7: The Internet, Napster, home studio software, digital effects processors … . Popular music is experiencing a period of tremendous change, and frankly, I don’t think anybody knows for sure what the landscape is going to look like when the smoke clears. What technological, social, economic, etc., trends in the industry strike you as most significant, and in what ways do you expect popular music to change over the next decade?

DD: I’m more surprised by the lack of change … I’m not sure I’ve heard anything that I considered really different since the advent of the theremin …

8: What’s the best concert you ever saw? What was the first show you ever saw?

DD: I’m not good at superlatives … I don’t think that way so I don’t have a ready index of answers to those questions … In my youth I saw incredible shows by The Temptations, Stevie Wonder, The Four Tops, later Jimi Hendrix, Sly & the Family Stone, Fairport Convention, Yes … I was even slayed by Tina Turner in the late ‘80s … I saw people like Clark Terry and Dizzie Gillespie in small clubs … I even played bass with Buddy Rich, Marion McPartland and Loonis McGlohon when I was still in my teens … But the talent shows at the high school auditorium still seem like the most magical big-time events ever held … Those memories are dazzling …

9: I saw your old band, Arrogance, play Wait Chapel at Wake Forest in 1980 or so, and it was one of the best shows I had ever seen in my life.
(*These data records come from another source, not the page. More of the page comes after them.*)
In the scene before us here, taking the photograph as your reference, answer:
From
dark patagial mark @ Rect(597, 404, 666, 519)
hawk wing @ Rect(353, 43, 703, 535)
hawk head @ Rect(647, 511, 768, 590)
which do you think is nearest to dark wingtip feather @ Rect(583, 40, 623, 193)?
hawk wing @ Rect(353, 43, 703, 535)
What do you think is the best concert you ever played?

DD: Arrogance was consistently great live … We were so consistent that it was almost boring for us, but there were some nights that we really “hit the note” … That’s what we would call it if we played a particularly great set … There was a time in my life when I thought that if I didn’t pass out, I hadn’t given people their money’s worth … I remember one night at The Town Hall in Chapel Hill when not only did I pass out, but I ended up in a pile of my own amplifiers, people screaming, refusing to leave … the police finally breaking everything up … In my solo years, I put together a band for a short three-week tour (Jamie Hoover – guitar, Robert Crenshaw – drums, Angie Carlson -guitar and piano, me on bass) and we played a great set one night at this club in SC … the crowd went ape … The club had kind of crappy paintings of all these rock stars all around the room … all the typical choices for the mid-‘80s … But there were a couple dozen of these things and we started playing a song by each one in turn … With every song, the crowd went even crazier until they had to roll us out of there …

10: Most of the Girls like to Dance was the quintessential young man’s guitar pop album, chocked full of songs about dancing and girls, and there was this wonderful innocence about it. There was no real corruption in the world, even in the one-night stand story of “Just Rites.” Romeo at Julliard was a bit more grown up, and the next two studio efforts, EEE and Romantic Depressive seemed to be grappling with the point where the innocent has to confront adulthood (and society certainly pressures us all to grow up and act our ages). The new CD, The Invisible Man, strikes me as fully mature, the work of somebody who has made peace with experience and expectations. If Most of the Girls… was the ultimate young man’s album, your latest is perhaps the best statement of manhood I’ve heard in years, better even than Graham Parker’s Struck by Lightning, which I thought was wonderful. Can you talk about the process of growing up, both personally and musically? Do you feel this arc, this path to maturity as fully as you portray it in your work?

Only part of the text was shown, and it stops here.